To begin the story at the beginning, read "Part 1: Post 1: Beginning Again," published in January, 2013. To consult a description of the campus, read "Part 1: Post 14: The Greening of Campus," published in March, 2013.

Monday, October 21, 2019

Mastery Year 3: Part 6: Post 4: Trust

So, I finally asked Charlie--for his vote to graduate, I mean.

Putting it off wasn't entirely emotional, I should explain. Yes, I was dragging  my feet because I don't want to face my studenthood actually being over, but I had a few things to wrap up, too. There was the poetry book, for one thing. Charlie and I finally finalized the content--which poems, and which versions of the poems to include--about two months ago. It's 365 Elizabethan sonnets, all about a single spot in the woods near campus, roughly organized to depict a full year (although I actually wrote them over the course of more than two years), plus eight pen and ink illustrations and a full-color cover illustration that I also did. I've spent the last two months in a publication process, of sorts, and I've just this week finished.

Charlie and I had discussed my options, whether I ought to seek a traditional publisher, self-publish, or what. Finally Charlie advised me to not only self-publish, but to format and bind the book myself, and not put a lot of energy into selling it. Reason being, he says poetry is difficult to sell, and since the point of the project was art, not business, I could get more out of learning formatting and binding than by struggling through trying to sell my book to a publisher. I can always attempt formal publication later.

So, now I've made eight hand-bound copies, one for each of the Six, one for the school library, and one for me.

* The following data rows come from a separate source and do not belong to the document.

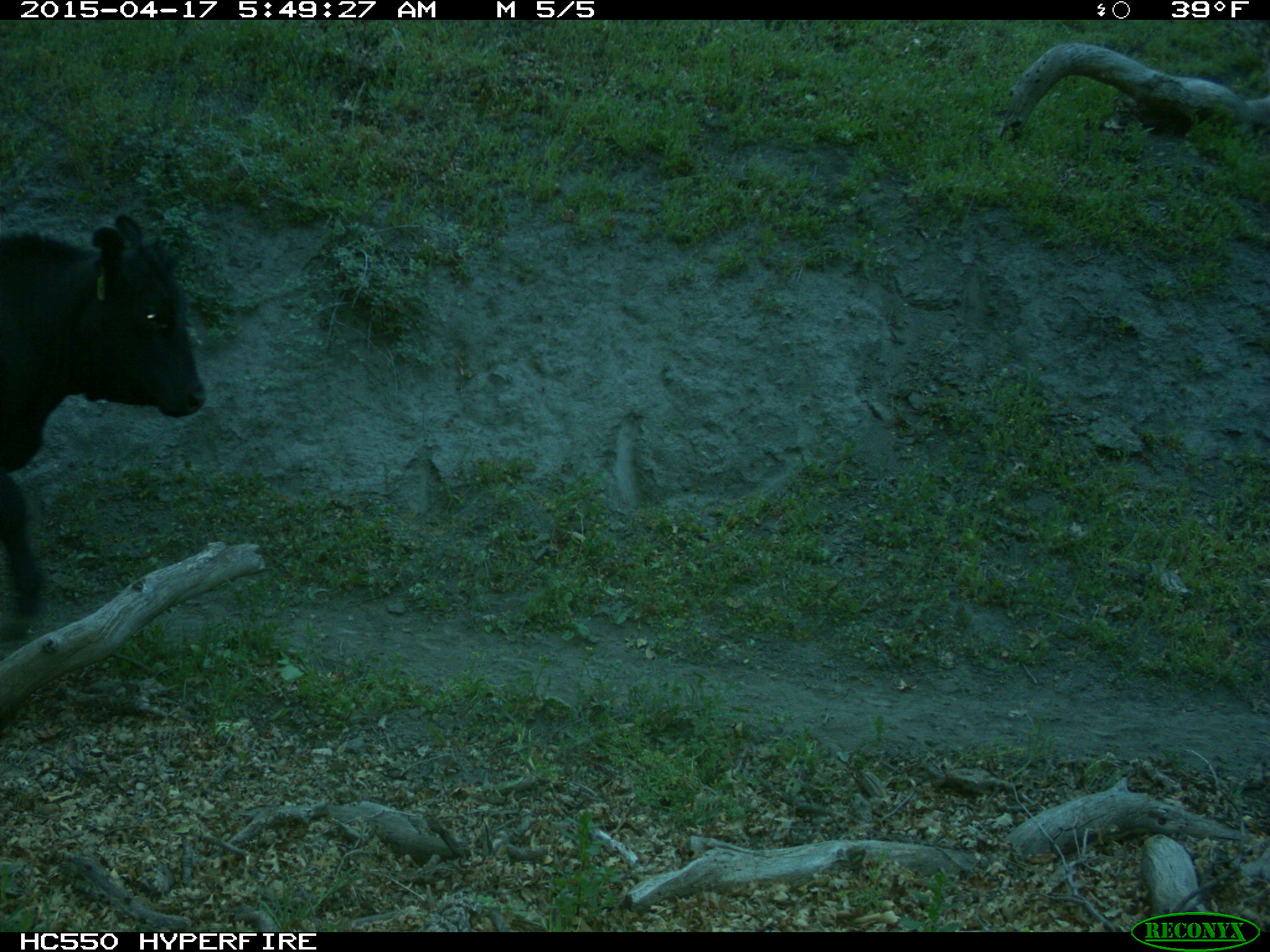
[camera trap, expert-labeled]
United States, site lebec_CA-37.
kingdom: Animalia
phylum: Chordata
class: Mammalia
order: Artiodactyla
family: Bovidae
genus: Bos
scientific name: Bos taurus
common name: domestic cow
Bos taurus (domestic cow).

I've always kind of wondered how the masters get such nice stuff--their furniture, I remember from my days on the janitorial team, is a collection of artwork--and I guess this is part of why; people, mostly students, give them things. I have no immediate plans to have it professionally printed, but I have started posting poems on social media and sharing the poems at local poetry readings off-campus. And I plan to submit individual poems to literary journals and see how that goes.

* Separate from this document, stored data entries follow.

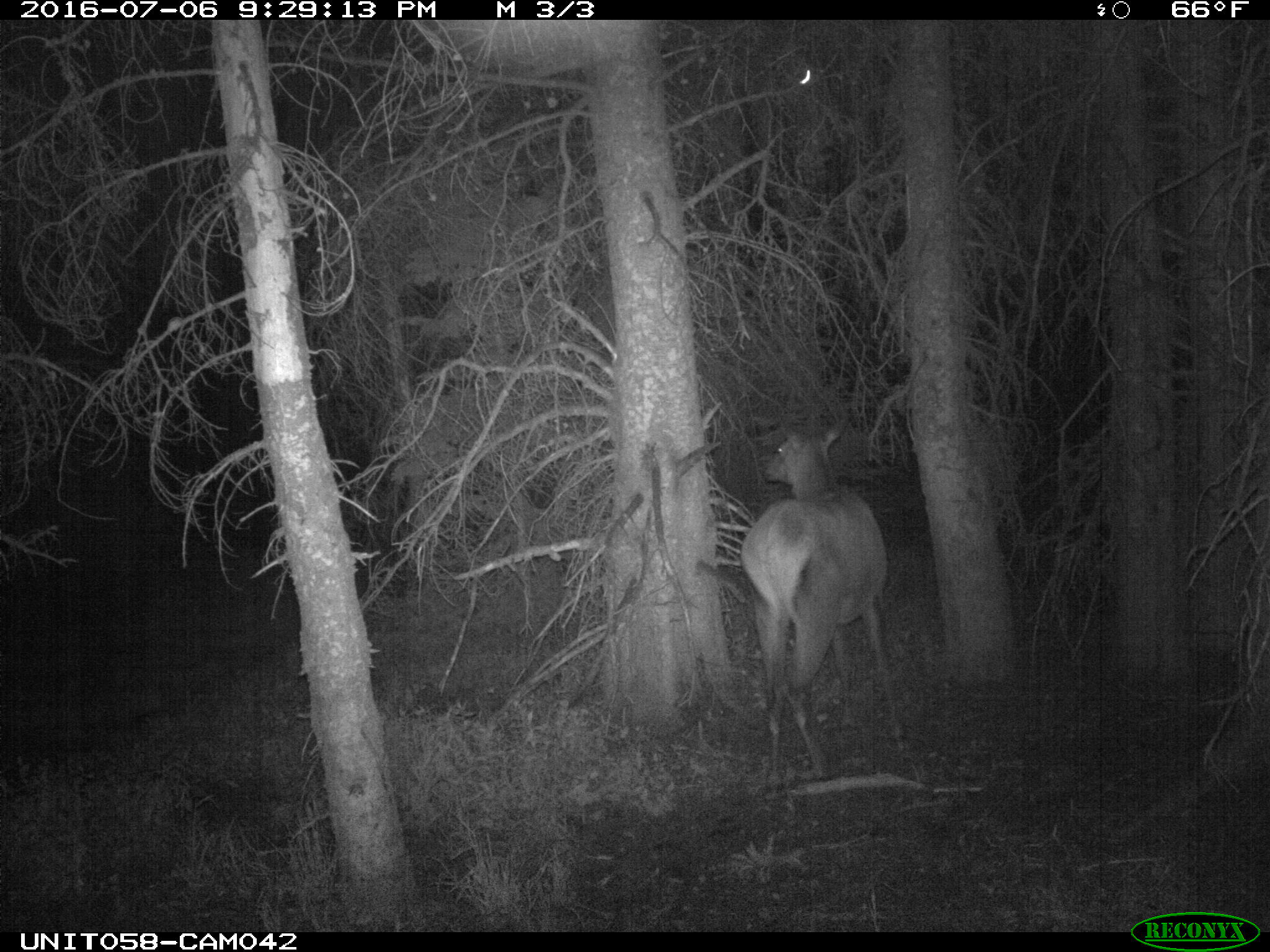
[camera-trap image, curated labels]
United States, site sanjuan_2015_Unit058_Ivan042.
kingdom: Animalia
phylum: Chordata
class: Mammalia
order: Artiodactyla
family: Cervidae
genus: Cervus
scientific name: Cervus elaphus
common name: red deer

Then there's my project studying the school itself, find out how it runs, who does what, and what the school looks like to people who aren't here. I just finished the last of the interviews I wanted to do last week and I'm in the process of formatting my report . When I'm done, I'll print and bind a copy for the school library of that too. It's been a fascinating project--no big surprises, but a lot of little ones. Turns out, the school requires the labor of at least three times as many people as I'd thought it did, most of them allies working for free part-time. The whole thing is also a lot more prosaic and ad-hoc than I'd thought. This place is not run by mysteriously well-organized elves but by human beings who are mostly barely organized at all--that it works, and has worked consistently now for almost thirty years, is magic, but not the same kind as I'd expected.

And finally there's the issue of how all this fits into some kind of...I guess you could call it a ministry, if I don't get hired by the school, which logic suggests I probably won't, given that there aren't any anticipated openings and there about 75 qualified applicants in line ahead of me anyway. This one was hard. I mean, on some level, I've bee feeling and thinking and acting as though I will be hired, and so has everyone else. But what if I'm not?

I have several sources of income lined up, but they're not thematically related--they don't form a whole. They don't even form a career.

Finally, I admitted that my ministry is here. My mastery is here. Whatever magic I possess consists of my willingness and ability to serve a community--this community--in whatever capacity they need me.

So, this morning I said all this to Charlie. I got a bit long-winded, I think, and I started repeating myself. Finally, Charlie interrupted me.

"Daniel, I believe you have a question for me?"

And so I said it.

"Charlie, do I have your approval to get my green ring?"

"Yes," he said. "Because you have yours. I have come to trust you, Daniel."

And I felt like weeping, I really did.